* Begin EXTRACT *

Complex? Could you elaborate what exactly is complex about SLAAC? Are you referring to the various address generation modes?

[xorcist]

SLAAC doesn't exist with IPv4. If you want SLAAC, you have to run v6. Nobody forces you to use SLAAC. It's not an argument against the use of v6.

[binkHN]

> Private IP space is incredibly useful. I build it and set it up -- my ISP does not have control. This is _gone_ with IPv6 and it makes things much more complicated than they need to.

Not in the least; IPv6 has private address space just like IPv4.

[luckman212]

> Private IP space is incredibly useful ... This is _gone_ with IPv6

No, it's not. Learn about ULAs:

https://en.wikipedia.org/wiki/Unique_local_address

[notpushkin]

> Private IP space is incredibly useful. I build it and set it up -- my ISP does not have control.

You can have that with IPv6, too. You can even get your own ULA prefix that (hopefully [1]) only you will ever use: https://ula.ungleich.ch/

[1]: Technically, it doesn’t prevent anybody else from using the same space as you. (And you can’t advertise it, of course.)

* End EXTRACT *
* Begin EXTRACTED RECORDS *

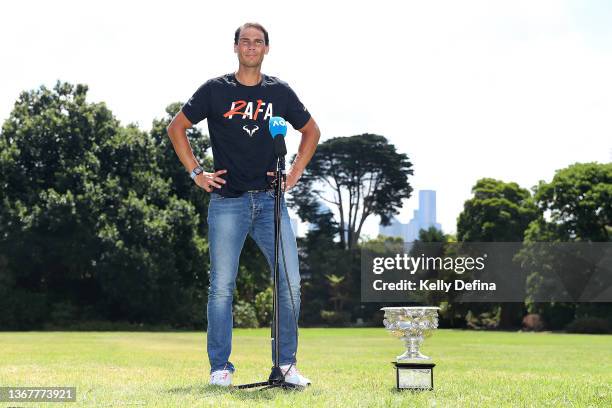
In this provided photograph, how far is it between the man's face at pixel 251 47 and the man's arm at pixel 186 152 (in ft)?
2.43

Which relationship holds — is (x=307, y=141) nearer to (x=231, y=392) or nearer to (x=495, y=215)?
(x=231, y=392)

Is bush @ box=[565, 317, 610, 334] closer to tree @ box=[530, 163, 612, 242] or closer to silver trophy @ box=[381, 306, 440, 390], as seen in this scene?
tree @ box=[530, 163, 612, 242]

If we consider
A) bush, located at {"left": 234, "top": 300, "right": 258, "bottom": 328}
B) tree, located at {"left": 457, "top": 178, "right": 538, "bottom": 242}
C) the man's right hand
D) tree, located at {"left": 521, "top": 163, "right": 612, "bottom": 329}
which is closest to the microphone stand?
the man's right hand

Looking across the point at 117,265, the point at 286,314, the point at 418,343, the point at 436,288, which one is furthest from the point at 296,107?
the point at 436,288

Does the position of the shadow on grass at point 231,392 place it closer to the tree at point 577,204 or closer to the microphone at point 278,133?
the microphone at point 278,133

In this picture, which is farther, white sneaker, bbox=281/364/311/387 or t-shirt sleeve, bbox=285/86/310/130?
t-shirt sleeve, bbox=285/86/310/130

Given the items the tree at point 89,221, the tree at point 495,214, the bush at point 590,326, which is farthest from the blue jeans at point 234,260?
the tree at point 495,214

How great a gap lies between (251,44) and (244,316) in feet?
127

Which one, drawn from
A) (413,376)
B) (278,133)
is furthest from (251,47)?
(413,376)

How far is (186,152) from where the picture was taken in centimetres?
718

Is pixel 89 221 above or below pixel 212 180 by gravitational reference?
above

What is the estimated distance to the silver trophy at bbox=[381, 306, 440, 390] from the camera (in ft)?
21.4

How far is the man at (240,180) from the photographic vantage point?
6887mm

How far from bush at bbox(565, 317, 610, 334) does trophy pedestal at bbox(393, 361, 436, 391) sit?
41.0 m
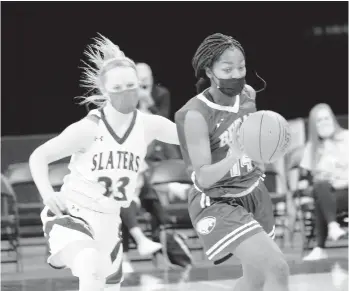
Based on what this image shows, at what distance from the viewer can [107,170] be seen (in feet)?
14.7

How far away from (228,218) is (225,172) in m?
0.31

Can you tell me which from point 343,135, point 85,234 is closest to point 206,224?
point 85,234

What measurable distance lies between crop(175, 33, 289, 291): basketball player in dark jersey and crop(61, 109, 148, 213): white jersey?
312 mm

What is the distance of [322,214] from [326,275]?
1313mm

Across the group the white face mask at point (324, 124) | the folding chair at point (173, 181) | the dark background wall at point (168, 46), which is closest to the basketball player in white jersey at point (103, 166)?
the folding chair at point (173, 181)

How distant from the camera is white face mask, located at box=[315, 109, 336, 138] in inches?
315

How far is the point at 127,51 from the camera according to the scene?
10.9 metres

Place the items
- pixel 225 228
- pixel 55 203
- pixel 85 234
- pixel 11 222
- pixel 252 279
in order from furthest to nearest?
pixel 11 222, pixel 85 234, pixel 55 203, pixel 225 228, pixel 252 279

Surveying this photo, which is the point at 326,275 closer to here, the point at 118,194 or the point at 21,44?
the point at 118,194

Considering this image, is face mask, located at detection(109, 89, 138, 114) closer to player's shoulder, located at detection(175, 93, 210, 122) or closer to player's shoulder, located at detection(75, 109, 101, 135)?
player's shoulder, located at detection(75, 109, 101, 135)

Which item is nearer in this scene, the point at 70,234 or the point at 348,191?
the point at 70,234

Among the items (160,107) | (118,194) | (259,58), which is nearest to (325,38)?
(259,58)

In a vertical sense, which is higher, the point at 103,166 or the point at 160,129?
the point at 160,129

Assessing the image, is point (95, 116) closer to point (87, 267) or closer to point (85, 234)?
point (85, 234)
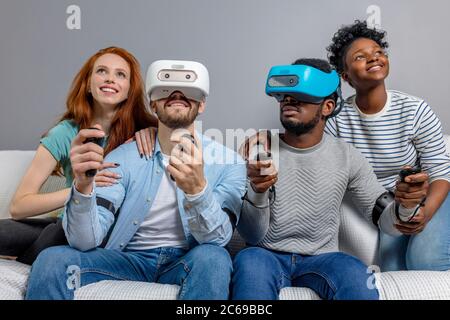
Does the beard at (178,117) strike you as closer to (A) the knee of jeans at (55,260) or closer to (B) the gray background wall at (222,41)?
(A) the knee of jeans at (55,260)

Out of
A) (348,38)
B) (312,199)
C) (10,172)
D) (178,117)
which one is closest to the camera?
(178,117)

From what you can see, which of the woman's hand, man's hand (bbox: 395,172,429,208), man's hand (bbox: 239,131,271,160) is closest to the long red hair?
the woman's hand

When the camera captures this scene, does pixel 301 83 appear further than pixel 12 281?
Yes

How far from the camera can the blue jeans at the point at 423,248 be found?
1412mm

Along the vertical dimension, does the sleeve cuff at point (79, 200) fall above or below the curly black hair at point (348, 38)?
below

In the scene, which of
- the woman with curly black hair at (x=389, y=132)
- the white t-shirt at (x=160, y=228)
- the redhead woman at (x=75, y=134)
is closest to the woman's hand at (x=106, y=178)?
the redhead woman at (x=75, y=134)

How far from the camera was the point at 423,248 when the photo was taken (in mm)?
1423

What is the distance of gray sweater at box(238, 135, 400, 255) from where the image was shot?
1363 millimetres

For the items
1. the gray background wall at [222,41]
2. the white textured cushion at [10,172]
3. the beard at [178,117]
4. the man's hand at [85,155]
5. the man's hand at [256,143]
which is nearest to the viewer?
the man's hand at [85,155]

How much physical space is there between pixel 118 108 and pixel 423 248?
0.93m

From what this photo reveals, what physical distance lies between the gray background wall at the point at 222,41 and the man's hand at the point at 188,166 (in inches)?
38.7

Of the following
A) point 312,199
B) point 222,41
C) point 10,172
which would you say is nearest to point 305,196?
point 312,199

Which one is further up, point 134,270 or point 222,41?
point 222,41

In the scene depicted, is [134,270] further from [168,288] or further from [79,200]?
[79,200]
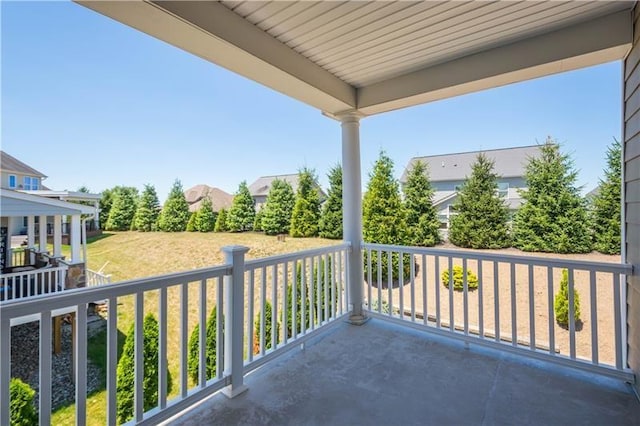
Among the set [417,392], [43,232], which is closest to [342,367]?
[417,392]

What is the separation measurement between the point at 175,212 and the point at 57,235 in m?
7.87

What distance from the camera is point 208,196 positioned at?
1109 cm

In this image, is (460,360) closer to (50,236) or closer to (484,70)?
(484,70)

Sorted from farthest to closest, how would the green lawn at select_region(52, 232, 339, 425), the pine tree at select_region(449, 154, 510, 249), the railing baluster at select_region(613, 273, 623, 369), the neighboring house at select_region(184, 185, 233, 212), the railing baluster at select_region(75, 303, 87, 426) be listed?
the neighboring house at select_region(184, 185, 233, 212), the pine tree at select_region(449, 154, 510, 249), the green lawn at select_region(52, 232, 339, 425), the railing baluster at select_region(613, 273, 623, 369), the railing baluster at select_region(75, 303, 87, 426)

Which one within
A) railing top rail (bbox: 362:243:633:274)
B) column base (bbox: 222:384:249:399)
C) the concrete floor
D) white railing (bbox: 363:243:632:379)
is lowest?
the concrete floor

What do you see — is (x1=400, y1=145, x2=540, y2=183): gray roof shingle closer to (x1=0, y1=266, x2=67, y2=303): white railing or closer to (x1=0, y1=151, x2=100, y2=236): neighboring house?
(x1=0, y1=151, x2=100, y2=236): neighboring house

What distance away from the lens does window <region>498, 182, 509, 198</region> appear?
6.96m

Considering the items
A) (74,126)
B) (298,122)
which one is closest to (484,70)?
(74,126)

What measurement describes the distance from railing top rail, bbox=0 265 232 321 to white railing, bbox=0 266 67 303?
6.43 ft

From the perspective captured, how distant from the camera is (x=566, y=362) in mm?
2326

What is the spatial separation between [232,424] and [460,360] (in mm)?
1880

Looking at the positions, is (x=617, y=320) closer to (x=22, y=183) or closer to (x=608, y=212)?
(x=22, y=183)

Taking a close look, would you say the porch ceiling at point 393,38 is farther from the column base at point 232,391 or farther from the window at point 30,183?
the column base at point 232,391

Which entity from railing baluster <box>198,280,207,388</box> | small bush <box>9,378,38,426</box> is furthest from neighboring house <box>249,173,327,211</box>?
railing baluster <box>198,280,207,388</box>
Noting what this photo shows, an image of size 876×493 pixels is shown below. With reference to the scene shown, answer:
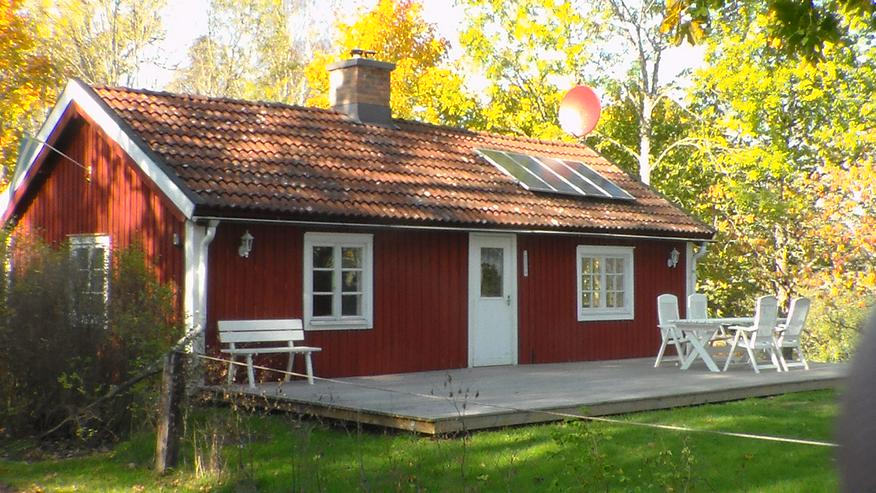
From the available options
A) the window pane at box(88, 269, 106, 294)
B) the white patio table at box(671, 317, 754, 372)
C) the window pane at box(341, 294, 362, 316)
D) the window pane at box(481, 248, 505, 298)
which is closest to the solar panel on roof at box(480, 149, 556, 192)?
the window pane at box(481, 248, 505, 298)

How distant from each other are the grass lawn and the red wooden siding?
3898 millimetres

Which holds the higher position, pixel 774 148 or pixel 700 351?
pixel 774 148

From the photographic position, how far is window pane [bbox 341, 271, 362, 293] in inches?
597

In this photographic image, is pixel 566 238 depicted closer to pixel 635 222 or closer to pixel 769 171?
pixel 635 222

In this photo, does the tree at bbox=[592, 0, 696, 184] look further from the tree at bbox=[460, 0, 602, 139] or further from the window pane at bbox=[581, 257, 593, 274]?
the window pane at bbox=[581, 257, 593, 274]

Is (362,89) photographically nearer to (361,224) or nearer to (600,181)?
(361,224)

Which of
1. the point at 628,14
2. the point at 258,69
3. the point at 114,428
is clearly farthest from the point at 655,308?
the point at 258,69

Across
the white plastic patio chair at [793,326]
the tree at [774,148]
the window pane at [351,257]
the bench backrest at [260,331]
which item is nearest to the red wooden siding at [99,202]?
the bench backrest at [260,331]

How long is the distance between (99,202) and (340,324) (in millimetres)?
4069

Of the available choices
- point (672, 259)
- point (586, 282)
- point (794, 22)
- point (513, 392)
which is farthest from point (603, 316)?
point (794, 22)

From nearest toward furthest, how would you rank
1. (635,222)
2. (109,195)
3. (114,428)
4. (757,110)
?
1. (114,428)
2. (109,195)
3. (635,222)
4. (757,110)

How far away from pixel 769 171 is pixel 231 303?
60.0 ft

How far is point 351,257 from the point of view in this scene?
1525 cm

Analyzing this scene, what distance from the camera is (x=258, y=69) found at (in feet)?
129
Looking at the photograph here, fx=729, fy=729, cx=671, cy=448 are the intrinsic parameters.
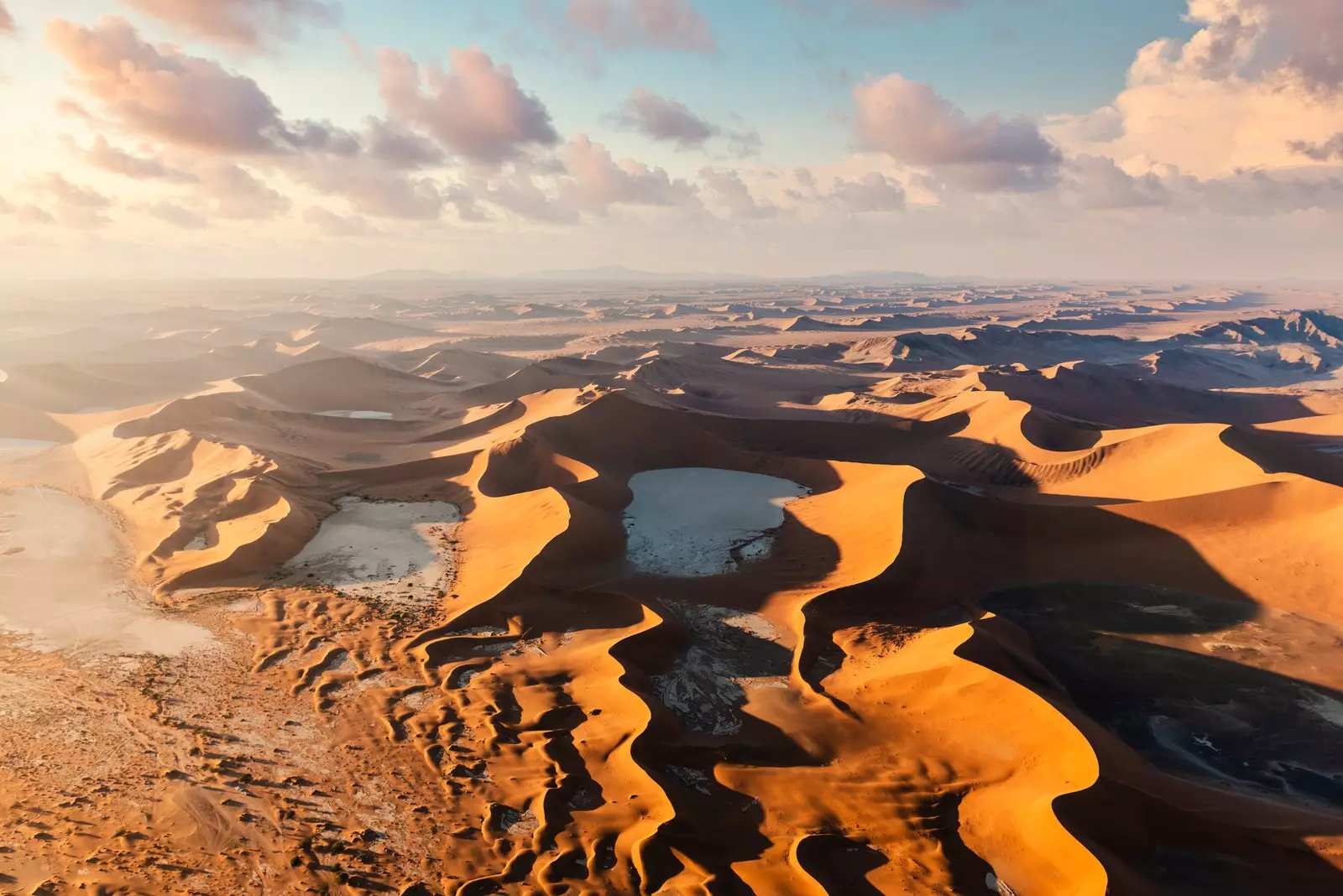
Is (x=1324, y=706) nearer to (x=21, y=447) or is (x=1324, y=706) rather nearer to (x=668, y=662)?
(x=668, y=662)

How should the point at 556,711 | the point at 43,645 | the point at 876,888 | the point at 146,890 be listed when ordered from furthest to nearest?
1. the point at 43,645
2. the point at 556,711
3. the point at 876,888
4. the point at 146,890

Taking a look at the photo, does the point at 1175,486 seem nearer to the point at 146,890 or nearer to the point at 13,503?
the point at 146,890

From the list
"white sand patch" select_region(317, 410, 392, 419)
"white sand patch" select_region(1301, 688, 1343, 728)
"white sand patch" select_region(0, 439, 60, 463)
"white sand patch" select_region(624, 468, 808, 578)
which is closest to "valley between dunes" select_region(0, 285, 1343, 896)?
"white sand patch" select_region(1301, 688, 1343, 728)

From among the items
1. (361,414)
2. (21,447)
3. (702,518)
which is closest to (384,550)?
(702,518)

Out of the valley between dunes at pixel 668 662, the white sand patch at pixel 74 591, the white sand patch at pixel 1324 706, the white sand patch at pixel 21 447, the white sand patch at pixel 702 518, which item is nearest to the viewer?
the valley between dunes at pixel 668 662

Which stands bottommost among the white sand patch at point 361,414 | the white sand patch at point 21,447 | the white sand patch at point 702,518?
the white sand patch at point 702,518

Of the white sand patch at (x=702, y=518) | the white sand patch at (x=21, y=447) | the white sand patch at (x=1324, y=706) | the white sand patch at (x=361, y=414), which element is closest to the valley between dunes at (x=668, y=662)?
the white sand patch at (x=1324, y=706)

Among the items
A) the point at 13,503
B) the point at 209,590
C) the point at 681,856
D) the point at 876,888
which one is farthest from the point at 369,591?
the point at 13,503

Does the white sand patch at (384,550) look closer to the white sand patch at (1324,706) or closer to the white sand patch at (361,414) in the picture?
the white sand patch at (1324,706)
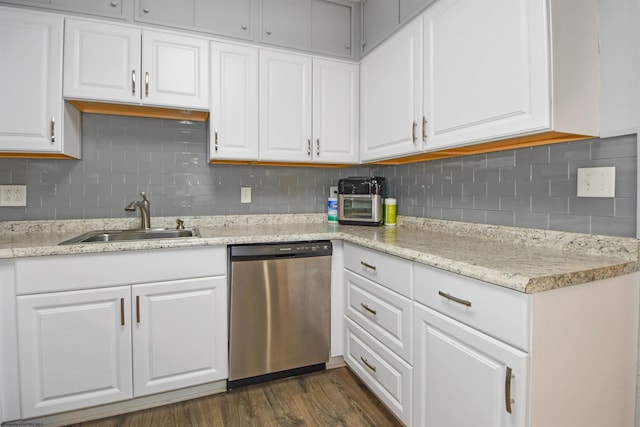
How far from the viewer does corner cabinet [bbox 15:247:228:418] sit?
1483 mm

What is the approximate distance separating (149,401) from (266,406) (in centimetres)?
59

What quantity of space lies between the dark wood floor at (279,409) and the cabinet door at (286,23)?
2097 millimetres

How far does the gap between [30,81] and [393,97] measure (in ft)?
6.25

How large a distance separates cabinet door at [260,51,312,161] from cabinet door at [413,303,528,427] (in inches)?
51.7

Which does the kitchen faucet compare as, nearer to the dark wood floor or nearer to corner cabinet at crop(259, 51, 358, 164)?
corner cabinet at crop(259, 51, 358, 164)

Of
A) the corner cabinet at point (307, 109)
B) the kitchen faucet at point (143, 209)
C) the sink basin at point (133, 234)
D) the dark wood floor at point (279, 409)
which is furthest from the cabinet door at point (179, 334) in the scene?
the corner cabinet at point (307, 109)

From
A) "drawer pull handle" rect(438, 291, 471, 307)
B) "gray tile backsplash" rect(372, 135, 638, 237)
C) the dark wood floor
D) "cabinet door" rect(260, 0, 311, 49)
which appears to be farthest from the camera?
"cabinet door" rect(260, 0, 311, 49)

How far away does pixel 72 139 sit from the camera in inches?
74.2

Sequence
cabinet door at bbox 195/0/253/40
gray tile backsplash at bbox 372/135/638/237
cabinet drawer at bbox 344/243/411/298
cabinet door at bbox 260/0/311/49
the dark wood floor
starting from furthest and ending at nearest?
cabinet door at bbox 260/0/311/49 < cabinet door at bbox 195/0/253/40 < the dark wood floor < cabinet drawer at bbox 344/243/411/298 < gray tile backsplash at bbox 372/135/638/237

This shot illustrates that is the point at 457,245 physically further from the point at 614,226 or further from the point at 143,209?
the point at 143,209

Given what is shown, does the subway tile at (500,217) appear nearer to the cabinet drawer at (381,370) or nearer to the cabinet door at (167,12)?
the cabinet drawer at (381,370)

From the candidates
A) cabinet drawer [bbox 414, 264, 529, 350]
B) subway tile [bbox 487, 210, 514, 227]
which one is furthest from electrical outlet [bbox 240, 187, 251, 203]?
subway tile [bbox 487, 210, 514, 227]

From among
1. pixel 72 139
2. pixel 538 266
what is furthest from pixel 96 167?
pixel 538 266

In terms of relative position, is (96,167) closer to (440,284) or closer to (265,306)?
(265,306)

* End EXTRACTED RECORDS *

- _TASK REQUIREMENTS_:
1. Reproduce the stretch of the IPv6 discussion from "SLAAC doesn't exist" through "they need to.".
2. Continue the IPv6 discussion from the point at which it stops.
The records were taken from a separate source.

- _SOLVED PROBLEMS_:
1.
SLAAC doesn't exist with IPv4. If you want SLAAC, you have to run v6. Nobody forces you to use SLAAC. It's not an argument against the use of v6.

[binkHN]

> Private IP space is incredibly useful. I build it and set it up -- my ISP does not have control. This is _gone_ with IPv6 and it makes things much more complicated than they need to.

2.
[antonvs]

> the whole standard is built around this use case most people don't need most of the time.

This seems to be a function of when it was developed, starting in the early 90s before the internet as we know it today, particularly the web, even existed. Security wasn’t seen the same way then, because the threats we have today simply didn’t exist.

Not every company in the world had its own private networks, so there weren’t even good examples to follow. The result was a system designed in the effective equivalent of a vacuum, without regard for how the internet would actually end up being used. The result is the situation you described.

[RiverCrochet]

> This is _gone_ with IPv6

Incorrect. There is the ULA range, fc00::/7, which is not routable and can be used in the same place you'd use 192.168.0.0/16 or similar.

You can even do something like fc00::192:168:0:0/120 if you really want.

> There is really no reason for most devices to be publicly reachable.

If you want things to work in one direction only, you really want television or radio. This is how most people really treat the Internet, unfortunately.

[throw0101a]

> I learn new things all the time. IPv6 is much more complicated, and importantly, more complicated than it needs to be. There is really no reason for most devices to be publicly reachable.

Sigh. This myth really won't die.

Publicly addressable ≠ publicly reachable.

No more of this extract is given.